The third key question, which pertains to the wider applicability of MICS CABG, may take many years to answer. OPCAB, a much less technically demanding operation than MICS CABG, has received only limited adoption over the years. While the wariness toward OPCAB may relate in part to its greater technical requirements compared with on-pump CABG, OPCAB also lacks clear advantages for the patient from an invasiveness standpoint. Now, with demonstrated durability, should MICS CABG also be effective at objectively reducing the intrusiveness of surgical coronary revascularization, it is foreseen that dedicated and sustained efforts at adopting MICS CABG would be undertaken by a growing number of centers.
Conclusions
Cardiac surgery needs to move forward and offer less-invasive solutions to its patients. The most robust adult cardiac operation --ie, the one whose results are most incrementally superior to that of catheter-based or medical alternatives-- is CABG.22 However, we surgeons cannot anticipate that our trainees will continue to routinely be performing CABG 20 years from now by cutting the sternum open with a saw and putting ice on the arrested heart. Our patients, who increasingly are elderly and have limited osteogenic and wound healing ability, do suffer from the invasiveness of sternotomy, which we collectively must address or face that the otherwise-beneficial CABG operation will disappear. The candidate CABG operation of the future should be safe, effective, and durable while less invasive and widely applicable, without requiring major investments such as the purchase of a surgical robot. MICS CABG could represent such an operation but currently remains difficult to perform by nonexperts and insufficiently widespread in adoption. We must aspire, with continuing research and a strong sense of surgical mentorship and mutual support, that we will one day be able to offer to most patients in need of a CABG operation one that will safely, effectively and routinely meet their needs without the major invasion of a sternotomy.

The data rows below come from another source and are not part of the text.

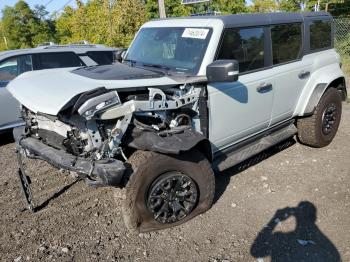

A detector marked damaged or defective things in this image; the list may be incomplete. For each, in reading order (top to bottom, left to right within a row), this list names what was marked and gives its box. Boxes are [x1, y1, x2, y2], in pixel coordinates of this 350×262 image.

crumpled hood [6, 64, 197, 115]
torn bumper cover [16, 134, 126, 187]
damaged front end [14, 82, 208, 194]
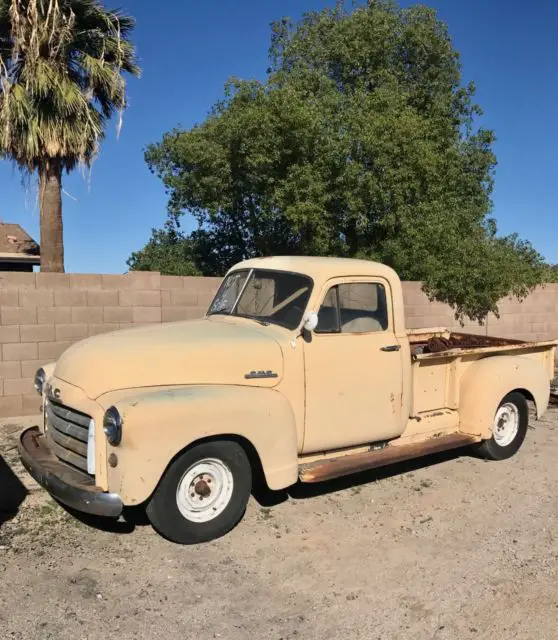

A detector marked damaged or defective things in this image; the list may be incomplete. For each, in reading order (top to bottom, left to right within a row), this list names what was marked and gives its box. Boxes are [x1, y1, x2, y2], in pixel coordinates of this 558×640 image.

cracked windshield [210, 270, 316, 330]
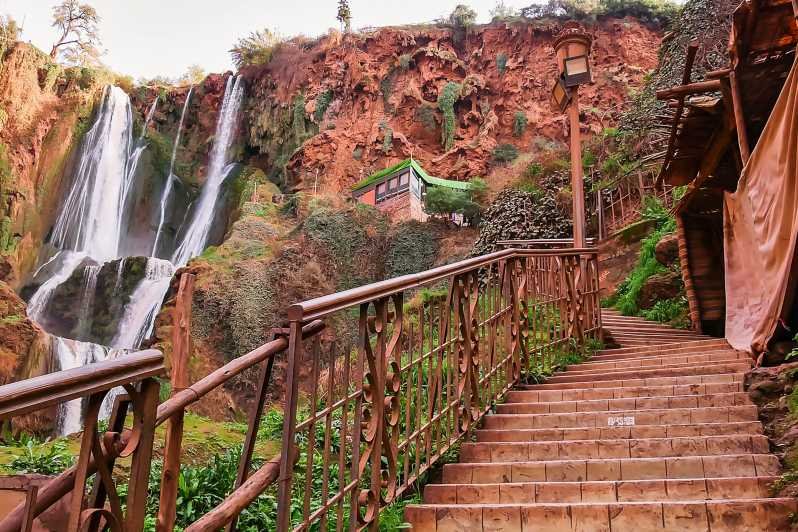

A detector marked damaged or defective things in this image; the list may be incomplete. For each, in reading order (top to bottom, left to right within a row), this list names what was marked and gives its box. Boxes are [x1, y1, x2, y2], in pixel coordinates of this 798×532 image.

Conflict of Interest Statement
Dr Ruel is a minimally invasive coronary artery bypass grafting.proctor and principal investigator of the Minimally Invasive versus STernotomy (MIST) trial (both with support from Medtronic, Inc).
The Journal policy requires editors and reviewers to disclose conflicts of interest and to decline handling or reviewing manuscripts for which they may have a conflict of interest. The editors and reviewers of this article have no conflicts of interest.